● **Task directions**: Write the records out exactly, so that no picture remains in the copy.

● **Listed records**:
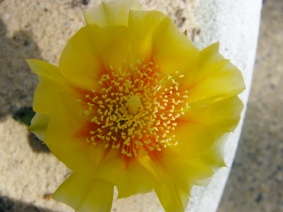 South Philly Cactus FlowerClose Up2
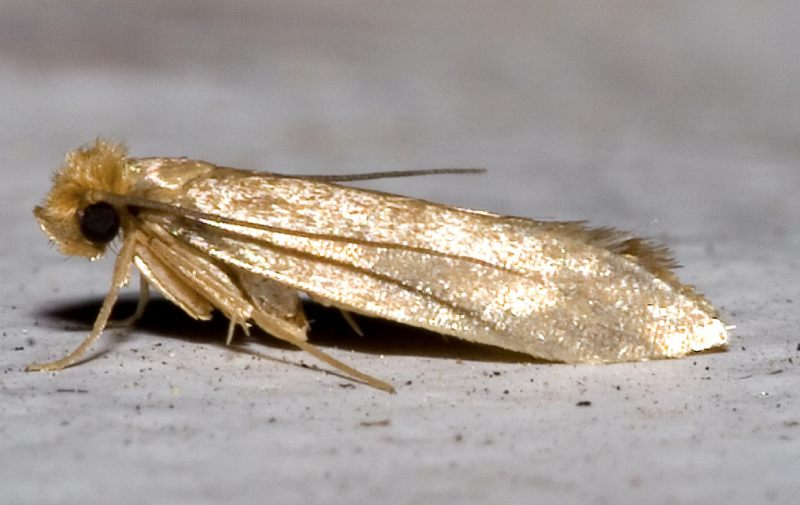 Image of Wool Moth or Clothes Moth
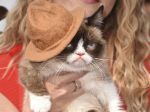 ´Grumpy Cat´ presente en los MTV Movie Awards 2014 - Noticias de mundialmente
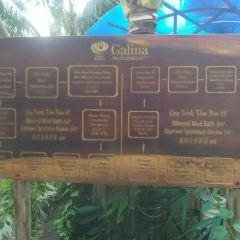 Galina Mud Bath and Spa User Photo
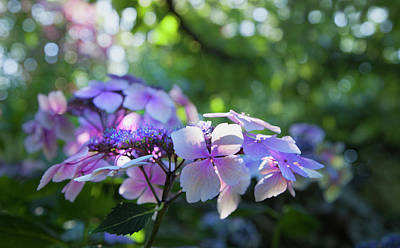 Photograph - Enchanted Hydrangea by Theresa Tahara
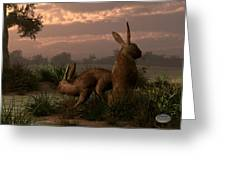 Hares In The Wetlands Greeting Card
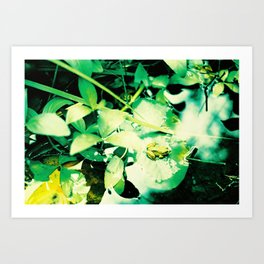 Croak Art Print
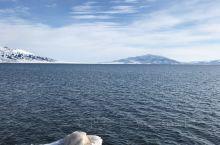 赛里木湖畔安静的美!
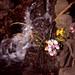 石像の花々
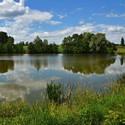 Na břehu rybníka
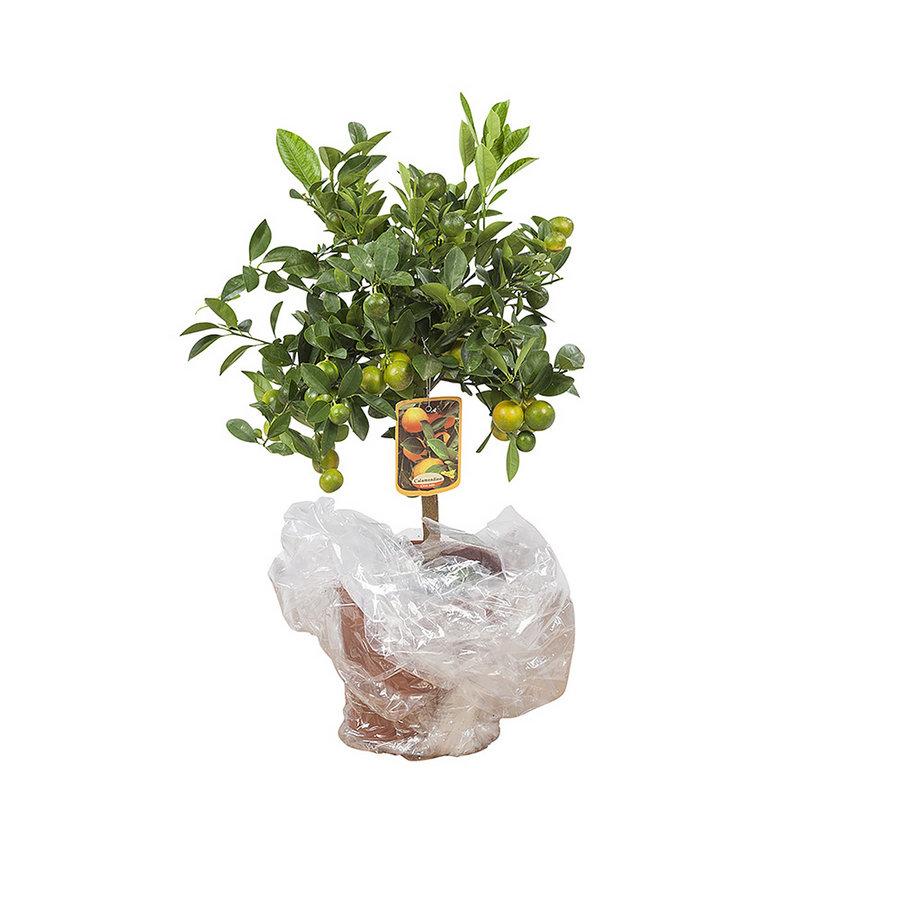 Calamondin (Citrus Microcarpa - 21x75 cm)-6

● **Answer to this task**:
 South Philly Cactus FlowerClose Up2
 Image of Wool Moth or Clothes Moth
 ´Grumpy Cat´ presente en los MTV Movie Awards 2014 - Noticias de mundialmente
 Galina Mud Bath and Spa User Photo
 Photograph - Enchanted Hydrangea by Theresa Tahara
 Hares In The Wetlands Greeting Card
 Croak Art Print
 赛里木湖畔安静的美!
 石像の花々
 Na břehu rybníka
 Calamondin (Citrus Microcarpa - 21x75 cm)-6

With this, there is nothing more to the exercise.